A grande vantagem do thriller de guerra do britânico Sam Mendes sobre seus concorrentes mais fortes à estatueta de Melhor Filme é que ele não incomoda ninguém. Mantém o status dos estúdios tradicionais sobre a gigante do streaming, não entra em polêmicas e possui o atrativo do apuro técnico de seu grande plano-sequência.

Aliás, essa última característica é a pedra fundamental de 1917. Seu ponto forte e, ao mesmo tempo, seu calcanhar de Aquiles. É um caso típico da forma que se impõe sobre o conteúdo. Um pastel de vento. Um belo pastel, verdade, mas sem recheio.

Divulgação
A belíssima fotografia do veterano Roger Deakins é um dos trunfos de "1917".

Sua campanha de marketing o vende como uma “experiência cinematográfica” como se cinema fosse algo parecido com uma atração de parque de diversões. Um espetáculo de imagem e som que vai colocá-lo nas trincheiras da Primeira Guerra Mundial. O resultado, porém, funciona mais ou menos como um daqueles memes de “expectativa X realidade”.  

Narrar uma história em um grande plano-sequência (teoricamente um filme feito em uma só cena, contínua) não é uma novidade. Longe disso, aliás. Começou lá em 1948, com Festim Diabólico, de Alfred Hitchcock. E, assim como o mestre Hitch, Mendes não faz aqui um plano-sequência “puro”. Há cortes no filme, e alguns bem visíveis. Mas essa discussão técnica não vem ao caso. O que falta a 1917 não é esmero técnico, mas alma, coração.

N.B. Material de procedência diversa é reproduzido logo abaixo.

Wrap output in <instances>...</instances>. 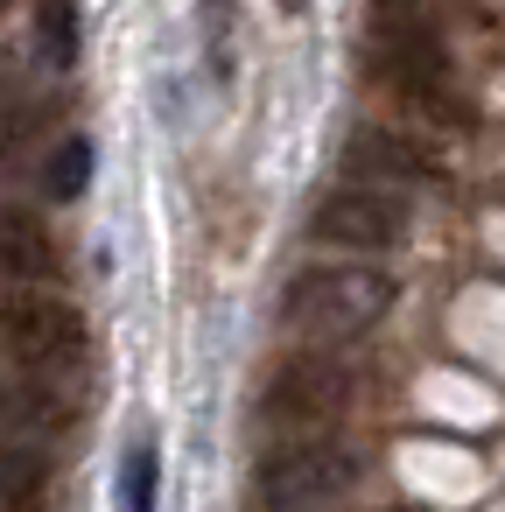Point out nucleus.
I'll return each mask as SVG.
<instances>
[{
  "instance_id": "1",
  "label": "nucleus",
  "mask_w": 505,
  "mask_h": 512,
  "mask_svg": "<svg viewBox=\"0 0 505 512\" xmlns=\"http://www.w3.org/2000/svg\"><path fill=\"white\" fill-rule=\"evenodd\" d=\"M365 477V456L337 435H288L253 463V498L267 512H330Z\"/></svg>"
},
{
  "instance_id": "2",
  "label": "nucleus",
  "mask_w": 505,
  "mask_h": 512,
  "mask_svg": "<svg viewBox=\"0 0 505 512\" xmlns=\"http://www.w3.org/2000/svg\"><path fill=\"white\" fill-rule=\"evenodd\" d=\"M393 309V274L379 267H309L281 295V323L302 337H358Z\"/></svg>"
},
{
  "instance_id": "3",
  "label": "nucleus",
  "mask_w": 505,
  "mask_h": 512,
  "mask_svg": "<svg viewBox=\"0 0 505 512\" xmlns=\"http://www.w3.org/2000/svg\"><path fill=\"white\" fill-rule=\"evenodd\" d=\"M0 351L22 365V379H78V365H85V316L64 295L15 288V295H0Z\"/></svg>"
},
{
  "instance_id": "4",
  "label": "nucleus",
  "mask_w": 505,
  "mask_h": 512,
  "mask_svg": "<svg viewBox=\"0 0 505 512\" xmlns=\"http://www.w3.org/2000/svg\"><path fill=\"white\" fill-rule=\"evenodd\" d=\"M372 71L393 99L435 113V120H463L456 106V78H449V50L414 22V15H379V36H372Z\"/></svg>"
},
{
  "instance_id": "5",
  "label": "nucleus",
  "mask_w": 505,
  "mask_h": 512,
  "mask_svg": "<svg viewBox=\"0 0 505 512\" xmlns=\"http://www.w3.org/2000/svg\"><path fill=\"white\" fill-rule=\"evenodd\" d=\"M358 400V379L323 358V351H302V358H281L267 393H260V414L281 428V435H330Z\"/></svg>"
},
{
  "instance_id": "6",
  "label": "nucleus",
  "mask_w": 505,
  "mask_h": 512,
  "mask_svg": "<svg viewBox=\"0 0 505 512\" xmlns=\"http://www.w3.org/2000/svg\"><path fill=\"white\" fill-rule=\"evenodd\" d=\"M309 232H316L323 246H344V253H386V246L407 239V204L386 197V190L344 183V190H330V197L316 204Z\"/></svg>"
},
{
  "instance_id": "7",
  "label": "nucleus",
  "mask_w": 505,
  "mask_h": 512,
  "mask_svg": "<svg viewBox=\"0 0 505 512\" xmlns=\"http://www.w3.org/2000/svg\"><path fill=\"white\" fill-rule=\"evenodd\" d=\"M344 169L358 176V190H386V197L407 190V183H428V155L414 141L386 134V127H358L344 141Z\"/></svg>"
},
{
  "instance_id": "8",
  "label": "nucleus",
  "mask_w": 505,
  "mask_h": 512,
  "mask_svg": "<svg viewBox=\"0 0 505 512\" xmlns=\"http://www.w3.org/2000/svg\"><path fill=\"white\" fill-rule=\"evenodd\" d=\"M78 414V386L71 379H15L0 386V421L15 435H57Z\"/></svg>"
},
{
  "instance_id": "9",
  "label": "nucleus",
  "mask_w": 505,
  "mask_h": 512,
  "mask_svg": "<svg viewBox=\"0 0 505 512\" xmlns=\"http://www.w3.org/2000/svg\"><path fill=\"white\" fill-rule=\"evenodd\" d=\"M50 274V239L36 218L22 211H0V295H15V288H36Z\"/></svg>"
},
{
  "instance_id": "10",
  "label": "nucleus",
  "mask_w": 505,
  "mask_h": 512,
  "mask_svg": "<svg viewBox=\"0 0 505 512\" xmlns=\"http://www.w3.org/2000/svg\"><path fill=\"white\" fill-rule=\"evenodd\" d=\"M43 491H50L43 449H29V442L0 449V512H43Z\"/></svg>"
},
{
  "instance_id": "11",
  "label": "nucleus",
  "mask_w": 505,
  "mask_h": 512,
  "mask_svg": "<svg viewBox=\"0 0 505 512\" xmlns=\"http://www.w3.org/2000/svg\"><path fill=\"white\" fill-rule=\"evenodd\" d=\"M155 484H162L155 449H134L127 470H120V512H155Z\"/></svg>"
},
{
  "instance_id": "12",
  "label": "nucleus",
  "mask_w": 505,
  "mask_h": 512,
  "mask_svg": "<svg viewBox=\"0 0 505 512\" xmlns=\"http://www.w3.org/2000/svg\"><path fill=\"white\" fill-rule=\"evenodd\" d=\"M36 43H43V57L64 71V64L78 57V15H71V8H43V15H36Z\"/></svg>"
},
{
  "instance_id": "13",
  "label": "nucleus",
  "mask_w": 505,
  "mask_h": 512,
  "mask_svg": "<svg viewBox=\"0 0 505 512\" xmlns=\"http://www.w3.org/2000/svg\"><path fill=\"white\" fill-rule=\"evenodd\" d=\"M85 176H92V141H64L50 162V197H78Z\"/></svg>"
},
{
  "instance_id": "14",
  "label": "nucleus",
  "mask_w": 505,
  "mask_h": 512,
  "mask_svg": "<svg viewBox=\"0 0 505 512\" xmlns=\"http://www.w3.org/2000/svg\"><path fill=\"white\" fill-rule=\"evenodd\" d=\"M29 127V113H22V92L15 85H0V141H15Z\"/></svg>"
}]
</instances>
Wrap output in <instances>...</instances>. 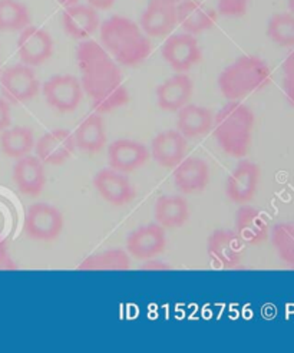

O espectador pode se envolver com uma cena baseada na técnica, como o desembarque nas praias da Normandia em O Resgate do Soldado Ryan (1998), para usar outra história de guerra como exemplo, mas em um filme inteiro é necessário um vínculo emocional com a trama ou um personagem. E, nisso, 1917 falha miseravelmente.

Divulgação
George MacKay se esforça para dar alguma emoção à jornada de seu cabo Schofield.

Por mais que George MacKay se esforce muito em sua atuação “sofredora” estilo Leonardo DiCaprio em O Regresso (2015), não há como nos identificar com o drama de seu Schofield. Simplesmente porque não sabemos absolutamente nada sobre Schofield. O pouco de história pregressa que temos como base de construção de um personagem é de Blake (Dean-Charles Chapman), mas é um fiapo.

Soma-se a isso o estilo “limpinho” de Mendes, em que os horrores da guerra são café com leite perto de tantas outras produções que mergulharam nessa questão, como Vá e Veja (1985), O Filho de Saul (2015) e Johnny Vai à Guerra (1971), este sim um aterrorizante e sensível retrato da Primeira Guerra Mundial. 

Dito isso, 1917 é um filme ruim? Não. Longe disso. Por mais que force soluções “mágicas” na caminhada de seus protagonistas pelo inferno da guerra e lhe falte humanismo, Mendes e (principalmente) o veterano fotógrafo Roger Deakins conseguem entregar uma produção de grande beleza estética. Certamente uma “experiência visual” das boas, mas que não reverbera na alma do espectador. É um filme frio. Falta tesão. E não há coisa que a Academia odeie mais do que tesão.